My time with Elizabethan writers and books about them has continued to be rewarding.  For example, in December:

MARLOWE AND SO ON

Edward the Second (1592?) &

The Massacre at Paris (1592?) &

Hero and Leander (1593? / 1598), Christopher Marlowe – On Edward II; on The Massacre.

The Old Wives Tale (1593?), George Peele – An hour of fairy tale fluff, a patchwork perhaps written for a wedding.  A cousin of A Midsummer Night’s Dream; just the kind of thing I like.

Edward III (1595?), ??? – One great act.

Titus Andronicus (c. 1593), William Shakespeare

Elizabethan Plays & Players (1940), G. B. Harrison – Well written and outstanding in its use of evidence.

The Cambridge Companion to Christopher Marlowe (2004), various

Gary: A Sequel to Titus Andronicus (2019), Taylor Mac – Okay, now this thing.  Three minor (although they all have lines) characters murdered in Titus Andronicus turn out to have survived, and are given the task of cleaning up the results of the last act (“[t]here is the appearance of at least one thousand corpses on the stage,” 5).  A series of outrageous and disgusting events ensue, ending with “one of the more spectacular moments ever to be seen in the history of theater” (4), which may well have been true.  How I would love to see this travesty.  The line in the title of the post is said by Gary, played by Nathan Lane, p. 70.

FICTION

Lucifer (1654), Joost van den Vondel – Covered overhere.

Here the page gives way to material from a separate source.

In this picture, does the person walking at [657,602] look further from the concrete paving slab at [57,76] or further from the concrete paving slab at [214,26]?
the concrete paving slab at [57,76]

Sod and Stubble (1936), John Ise – A novel of pioneer days on the Great Plains, set about 45 miles due south of Willa Cather’s Red Cloud, and globally close to the setting of Little House on the Prairie.  Strongly recommended to anyone who loves Cather and Wilder for the details of ordinary life.  It is really Ise writing up his mother’s oral memoir, as close to a primary source as fiction gets.

The Ascent of Rum Doodle (1956), W. E. Bowman – A magnificent parody of the Himalayan mountain climbing genre in a classic Wodehouse or Douglas Adams-like English style.

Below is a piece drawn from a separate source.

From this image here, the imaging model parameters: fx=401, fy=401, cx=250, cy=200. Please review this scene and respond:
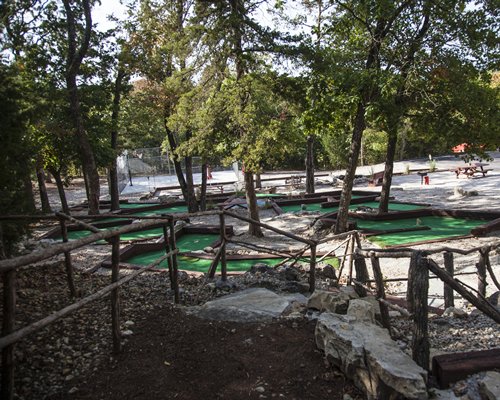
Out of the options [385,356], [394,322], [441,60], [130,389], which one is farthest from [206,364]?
[441,60]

My Death (2004), Lisa Tuttle – A fine little paradoxical time-shift novel.

MEMOIR

Girl to Country (2025), Amy Rigby – One of our greatest living songwriters tries to make it in Nashville, and succeeds, after making it in New York, as covered in the earlier Girl to City (2019).  Making it, succeeding, artistically.  The first volume of memoirs likely has more interest to people who are not already fans, but I will testify that it has been highly rewarding, for more than thirty years now, to be an Amy Rigby fan.

POETRY

On the Slaughter (1891-1933), Hayim Nahman Bialik – Peter Cole’s new translation of Bialik’s poems, an outstanding addition to Bialik’s presence in English.

Five Senses: Selected Poems (1963), Judith Wright – Australian, full of surprises.

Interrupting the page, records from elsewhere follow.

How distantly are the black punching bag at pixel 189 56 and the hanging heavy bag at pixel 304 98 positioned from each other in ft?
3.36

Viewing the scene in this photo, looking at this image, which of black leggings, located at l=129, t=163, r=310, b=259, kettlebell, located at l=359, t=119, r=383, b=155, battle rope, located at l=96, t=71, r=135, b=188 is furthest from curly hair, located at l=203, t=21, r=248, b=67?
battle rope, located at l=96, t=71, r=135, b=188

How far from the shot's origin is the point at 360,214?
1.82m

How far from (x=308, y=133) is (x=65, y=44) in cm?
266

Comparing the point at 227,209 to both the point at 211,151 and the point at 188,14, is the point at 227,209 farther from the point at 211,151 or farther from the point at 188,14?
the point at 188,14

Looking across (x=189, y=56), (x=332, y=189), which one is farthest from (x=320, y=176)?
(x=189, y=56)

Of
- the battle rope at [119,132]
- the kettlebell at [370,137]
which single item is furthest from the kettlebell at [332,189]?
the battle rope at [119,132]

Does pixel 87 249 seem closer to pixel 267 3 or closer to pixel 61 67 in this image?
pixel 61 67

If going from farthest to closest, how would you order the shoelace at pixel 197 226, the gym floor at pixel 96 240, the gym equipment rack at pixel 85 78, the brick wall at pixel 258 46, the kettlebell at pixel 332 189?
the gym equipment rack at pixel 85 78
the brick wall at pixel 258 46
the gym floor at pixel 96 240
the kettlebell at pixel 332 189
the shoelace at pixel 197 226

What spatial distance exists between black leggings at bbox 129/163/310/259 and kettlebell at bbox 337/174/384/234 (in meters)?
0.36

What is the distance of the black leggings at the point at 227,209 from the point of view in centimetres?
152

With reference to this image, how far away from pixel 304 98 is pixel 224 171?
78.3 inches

That Swing: Poems, 2008-2016 (2017), X. J. Kennedy

The Book of Training by Colonel Hap Thompson (2018), Percival Everett – “So, I kept saying to myself I was gonna write a novel entitled Percival Everett’s Long Overdue Slavery Novel, but this is what came out.”

The Khayyam Suite (2025), Charles Martin – Last seen here as Ovid’s translator.

IN FRENCH & PORTUGUESE

Le Château des Carpathes (1892), Jules Verne – I have gotten used to Verne rewriting Poe, but this is more of a Balzac novel, or an adventure novel with a sudden, surprising intrusion of Balzac.  Slow-paced, diffuse, thin in scientific ideas, yet highly entertaining.

L'Effraie (1953), Philippe Jaccottet – The war is over and Surrealism is over, so finally, some fresh ideas in French poetry!  Some resemblance to Rilke, maybe to James Merrill.  I read his second book, too, but it will show up in January’s list.

Uma mão cheia de nada outra de coisa nenhuma: historietas (1955), Irene Lisboa – Tiny little stories about children and their visionary moments by an important figure in Portuguese pedagogy.  These will be easy, right?  Ha ha ha, no, no.  But I guess that is good for me.

Cahiers de l'été 1944 (2025), Jean-Baptiste Duroselle – An angry essay written just before the liberation of Paris by the young man who would become the great historian of 20th century French diplomatic history, author of gigantic (“magisterial”) volumes I will likely never read.  This newly published book is an interesting companion to Marc Bloch’s L'Etrange defaite (1946, written 1940), which he could not have known.